***

На следующее утро, которое начиналось так же неспешно и умиротворенно, Дилана встревожил телефонный звонок. Это был Герман.

– Доброе утро, Дилан. Выставка вчера прошла на ура, должен признать, – с гордостью произнес он.

– Доброе. Да, все прошло хорошо, – без интереса ответила Дилан.

– Я хотел бы предложить Лилит сотрудничество. У меня нет ее номера, поэтому обращаюсь к тебе, – с энтузиазмом проговорил Герман.

– Я спрошу у нее, – сухо ответил Дилан и, не дожидаясь ответа, резко положил трубку, чем немало удивил собеседника.

– Доброе утро, милая, – с натянутой улыбкой произнес Дилан, входя в комнату, где Лилит неспешно пила кофе.

– Доброе утро, – ласково ответила она, одарив его нежным взглядом.

– Звонил Герман, предложил тебе с ним поработать… я против, – выпалил Дилан, избегая зрительного контакта.

– Хорошо, – смущенно ответила Лилит, чувствуя, как в воздухе сгущается напряжение.

Лилит весь день терзалась, не находя ответа, почему Дилан так противится ее работе в тандеме с Германом. Вечером, когда сумрак сгустился за окном, а в воздухе повисли ароматы готовившегося ужина, она решила нарушить тягостное молчание:

– Почему, – тихо прозвучал ее голос, хрупкий и полный невысказанной тревоги, – ты против, чтобы я работала с Германом?

Долгая пауза, казалось, растянулась в вечности. Лишь потрескивание дров в камине нарушало гнетущую тишину.

– Я ему не доверяю, – наконец прозвучал его ответ, сухой и отрывистый. – Я считаю, что тебе лучше работать одной. Так безопаснее.

– Я тебя услышала, – прошептала Лилит, и горечь непрошеной истины обожгла ей горло.

Между ними пролегла трещина, тонкая, как лезвие ножа, зыбкий лед недосказанности, сковавший их чувства. Хрупкое здание их любви, которое они строили с таким трепетом, кирпичик за кирпичиком, с такой надеждой и верой, зашаталось под натиском скрытых обид, разъедающей ревности и молчаливых упреков.

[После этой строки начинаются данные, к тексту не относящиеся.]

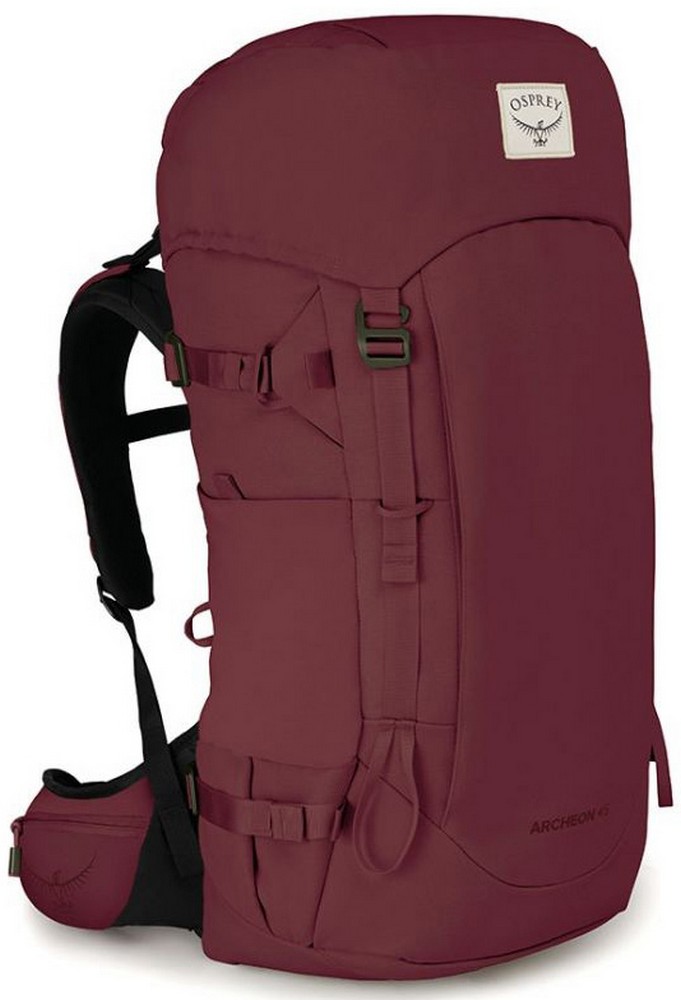 Туристический рюкзак с поясным ремнем Osprey Archeon 45 W's Mud Red - WXS/S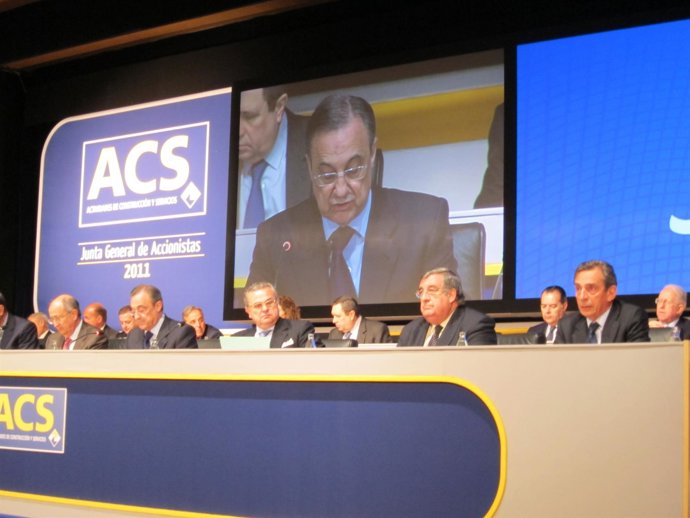 Junta General De Accionistas De ACS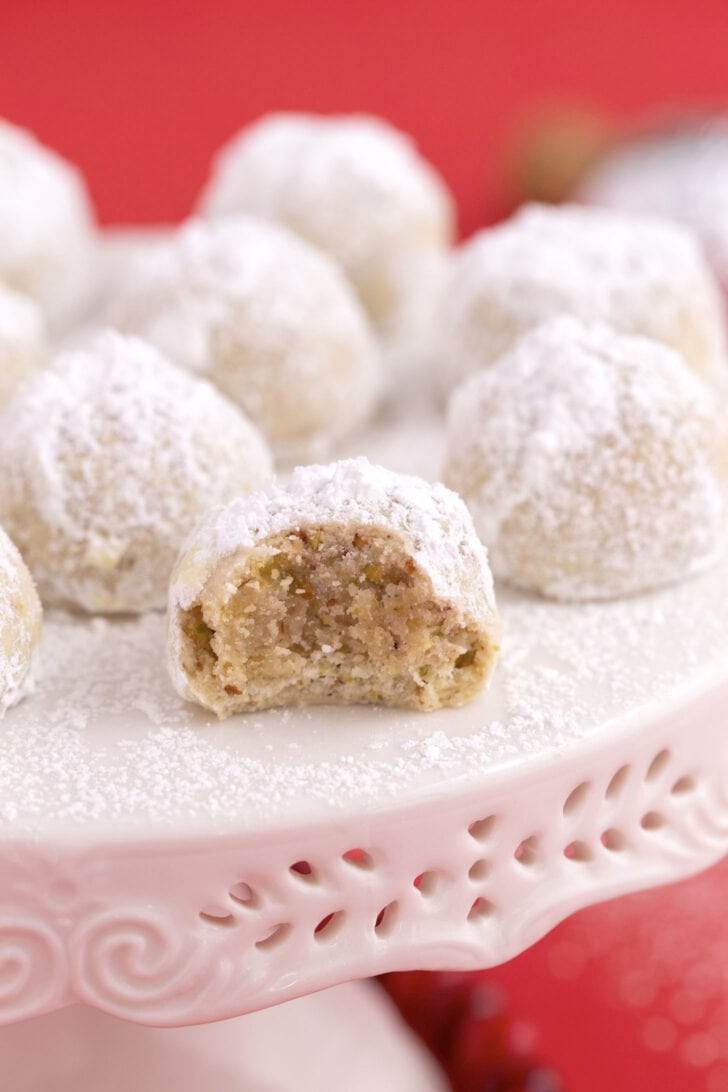 Pecan Snowball Cookies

Несколько дней они, казалось, разучились говорить на одном языке, потеряли общий код. Каждое слово, каждое движение казались чужими, натянутыми, как струна, готовая вот-вот лопнуть. Но постепенно, словно после долгой и мучительной бури, сквозь темные тучи на горизонте пробился робкий луч света. Они сумели, собрав по осколкам, вернуть утраченную гармонию, вновь окутав свою обыденность легким флером романтической фантазии, вернувшись в мир волшебства и грез.


***

Выставка следовала за выставкой, и с каждой новой экспозицией Лилит все более купалась во всеобщем внимании. Кураторы, галеристы, коллекционеры – все мечтали о сотрудничестве с восходящей звездой. На ее вернисажах яблоку негде было упасть, в то время как об успехе Дилана нельзя было сказать того же. Любовь к Лилит переполняла его сердце, но с каждым днем жгучая зависть разъедала душу, превращаясь в кислоту.

Месяцы пролетали незаметно, и вот уже подходил к концу март, приближая долгожданный день рождения Лилит. Дилан, стремясь заглушить грызущую его зависть и доставить ей радость, заказал путешествие, надеясь, что ласковое солнце и шум прибоя помогут ей отдохнуть и набраться сил. Но так ли просто все было на самом деле?


***

Девятнадцатое марта, день, когда мир озарился ее рождением, наступил словно по волшебству, окутанный аурой предвкушения и радости. Они отправились в ее любимый ресторан, где Дилан одарил ее букетом благоухающих роз – алых, будто кровь, символизирующих страсть, и белых, как снег, в знак чистоты его чувств. Шелковые лепестки роз нежно ласкали ее кожу, источая пьянящий аромат. И, выждав подходящий момент, когда в воздухе разлилась атмосфера романтики и нежности, с торжественным видом Дилан вручил главный подарок – билет на экзотический остров. Лилит на мгновение ослепило счастье, словно яркий солнечный свет, но, увидев, что тур предназначен лишь на одного человека, ее лицо омрачилось тенью разочарования.